● **Задание a**:
Ответьте на вопросы по фрагменту о готическом романе.
(i) Чья драматизация прозаического повествования определила основы готического типа сюжета?
(ii) В каком произведении впервые применили прием с порывом ветра, который внезапно задувает свечу?
(iii) Как в современной теории искусства называют умолчания, паузы, ретардации и обманные ходы?

--------------------------------------------------

Осуществленная Уолполом драматизация прозаического повествования определила эстетико‑психологические основы нового, готического типа сюжета, приоритетом которого стало не самораскрытие человеческих характеров, а создание острых, рискованных, экстраординарных, не объяснимых обыденной логикой ситуаций, стимулирующих «возвышенные» ощущения как у героев, так и у читателей книги. Наряду с этим готический роман активно эксплуатирует известные из авантюрной литературы катализаторы читательского интереса (резкие повороты действия, отвлекающие ходы, эффектные совпадения, роковые тайны и т. п.), смещая их эмоциональное наполнение с простой занимательности в область тревоги и страха. Вторжение в важный разговор болтливых слуг, порыв ветра, внезапно задувающий свечу и оставляющий сцену в пугающей темноте, откуда доносятся загадочные звуки (приемы, открытые и впервые примененные в «Замке Отранто»), включение в рассказ побочной сюжетной линии, в самый ответственный момент уводящей читательское внимание от основной событийной канвы, неожиданный пробел в рукописи, которую содержит или имитирует произведение, – всеми этими средствами создается интригующе‑таинственная атмосфера, каковую авторы готических историй стараются поддерживать до последних страниц своих книг. Эти умолчания, паузы, ретардации, обманные ходы, в современной теории искусства именуемые саспенсом (от англ. suspense – неизвестность, неопределенность, беспокойство, тревожное ожидание), призваны вновь и вновь «возбуждать трепетное любопытство читателя, пробуждать в нем неясные догадки и предчувствия, заставлять его устремляться по ложному следу, с тем чтобы после долгих блужданий в лабиринте неведомого он вновь оказался перед лицом неразрешенной тайны»[94].

--------------------------------------------------

● **Задание b**: Выведите без изменений строки записей между строкой, содержащей "What is the extent", и строкой, содержащей "4293 millimetres", включительно.

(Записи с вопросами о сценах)
--------------------------------------------------

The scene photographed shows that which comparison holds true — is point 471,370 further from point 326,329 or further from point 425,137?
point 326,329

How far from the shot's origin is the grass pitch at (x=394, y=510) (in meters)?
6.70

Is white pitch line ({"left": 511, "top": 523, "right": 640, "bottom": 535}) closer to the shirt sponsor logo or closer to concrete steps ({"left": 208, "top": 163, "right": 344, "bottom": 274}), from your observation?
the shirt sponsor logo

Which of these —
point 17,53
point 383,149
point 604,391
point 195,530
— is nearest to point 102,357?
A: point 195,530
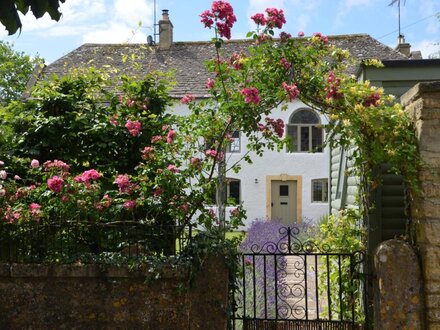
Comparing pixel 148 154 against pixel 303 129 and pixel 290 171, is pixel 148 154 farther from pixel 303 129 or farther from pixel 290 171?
pixel 303 129

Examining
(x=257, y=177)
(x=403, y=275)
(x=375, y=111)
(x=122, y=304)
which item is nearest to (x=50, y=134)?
(x=122, y=304)

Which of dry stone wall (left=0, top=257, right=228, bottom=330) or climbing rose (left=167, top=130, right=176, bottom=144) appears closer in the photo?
dry stone wall (left=0, top=257, right=228, bottom=330)

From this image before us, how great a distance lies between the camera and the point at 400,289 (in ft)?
14.1

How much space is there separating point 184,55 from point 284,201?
761cm

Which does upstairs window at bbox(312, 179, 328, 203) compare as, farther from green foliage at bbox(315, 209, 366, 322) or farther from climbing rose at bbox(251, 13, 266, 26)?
climbing rose at bbox(251, 13, 266, 26)

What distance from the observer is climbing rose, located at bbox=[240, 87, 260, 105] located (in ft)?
15.7

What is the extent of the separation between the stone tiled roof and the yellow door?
5390 mm

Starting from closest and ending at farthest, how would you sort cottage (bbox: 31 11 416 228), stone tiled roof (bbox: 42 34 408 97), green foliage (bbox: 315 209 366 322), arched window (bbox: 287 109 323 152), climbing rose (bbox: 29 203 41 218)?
climbing rose (bbox: 29 203 41 218), green foliage (bbox: 315 209 366 322), stone tiled roof (bbox: 42 34 408 97), cottage (bbox: 31 11 416 228), arched window (bbox: 287 109 323 152)

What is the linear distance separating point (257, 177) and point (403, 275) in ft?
55.1

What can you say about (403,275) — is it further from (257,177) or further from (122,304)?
(257,177)

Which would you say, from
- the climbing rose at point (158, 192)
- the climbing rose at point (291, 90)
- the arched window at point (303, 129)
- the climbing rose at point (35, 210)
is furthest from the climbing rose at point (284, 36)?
the arched window at point (303, 129)

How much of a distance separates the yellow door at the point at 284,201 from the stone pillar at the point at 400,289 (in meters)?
16.9

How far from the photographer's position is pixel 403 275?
4293 millimetres

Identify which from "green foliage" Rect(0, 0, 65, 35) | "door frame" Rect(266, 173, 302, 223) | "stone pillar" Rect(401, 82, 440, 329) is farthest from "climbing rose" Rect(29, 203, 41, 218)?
"door frame" Rect(266, 173, 302, 223)
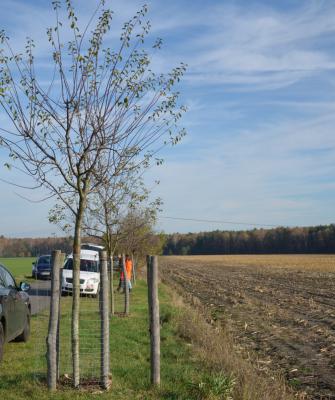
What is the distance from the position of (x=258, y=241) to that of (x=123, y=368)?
143543 mm

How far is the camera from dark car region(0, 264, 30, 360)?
31.4ft

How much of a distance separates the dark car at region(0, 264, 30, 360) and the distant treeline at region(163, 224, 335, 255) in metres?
119

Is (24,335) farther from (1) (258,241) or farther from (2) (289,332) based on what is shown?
(1) (258,241)

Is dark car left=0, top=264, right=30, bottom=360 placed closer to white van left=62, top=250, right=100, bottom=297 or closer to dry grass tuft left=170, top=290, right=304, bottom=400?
dry grass tuft left=170, top=290, right=304, bottom=400

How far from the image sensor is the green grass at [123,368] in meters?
7.23

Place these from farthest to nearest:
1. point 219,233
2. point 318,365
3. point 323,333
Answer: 1. point 219,233
2. point 323,333
3. point 318,365

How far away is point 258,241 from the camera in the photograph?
150 metres

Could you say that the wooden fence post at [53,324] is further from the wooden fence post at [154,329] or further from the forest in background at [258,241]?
the forest in background at [258,241]

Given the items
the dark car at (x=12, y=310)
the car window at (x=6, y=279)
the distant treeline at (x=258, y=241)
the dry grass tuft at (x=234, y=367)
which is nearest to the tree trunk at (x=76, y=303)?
the dry grass tuft at (x=234, y=367)

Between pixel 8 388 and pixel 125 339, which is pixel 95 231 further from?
pixel 8 388

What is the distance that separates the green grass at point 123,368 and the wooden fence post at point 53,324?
0.62ft

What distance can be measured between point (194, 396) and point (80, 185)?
2965 millimetres

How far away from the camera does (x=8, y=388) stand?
24.6 feet

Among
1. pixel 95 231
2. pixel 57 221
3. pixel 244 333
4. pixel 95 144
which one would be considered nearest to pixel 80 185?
pixel 95 144
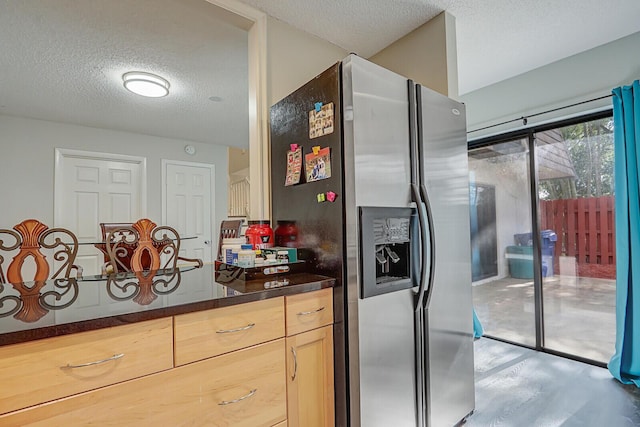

--------------------------------------------------

● **Результат выполнения a**:
(i) Драматизация, осуществленная Уолполом.
(ii) В «Замке Отранто».
(iii) Саспенсом.

● **Результат выполнения b**:
What is the extent of the separation between the stone tiled roof and the yellow door?
5390 mm

Starting from closest and ending at farthest, how would you sort cottage (bbox: 31 11 416 228), stone tiled roof (bbox: 42 34 408 97), green foliage (bbox: 315 209 366 322), arched window (bbox: 287 109 323 152), climbing rose (bbox: 29 203 41 218)?
climbing rose (bbox: 29 203 41 218), green foliage (bbox: 315 209 366 322), stone tiled roof (bbox: 42 34 408 97), cottage (bbox: 31 11 416 228), arched window (bbox: 287 109 323 152)

What is the linear distance separating point (257, 177) and point (403, 275) in ft?
55.1

What can you say about (403,275) — is it further from (257,177) or further from (122,304)?
(257,177)

Which would you say, from
- the climbing rose at point (158, 192)
- the climbing rose at point (291, 90)
- the arched window at point (303, 129)
- the climbing rose at point (35, 210)
is furthest from the climbing rose at point (284, 36)?
the arched window at point (303, 129)

How much of a distance separates the yellow door at the point at 284,201 from the stone pillar at the point at 400,289 (in meters)?
16.9

How far from the photographer's position is pixel 403 275?
4293 millimetres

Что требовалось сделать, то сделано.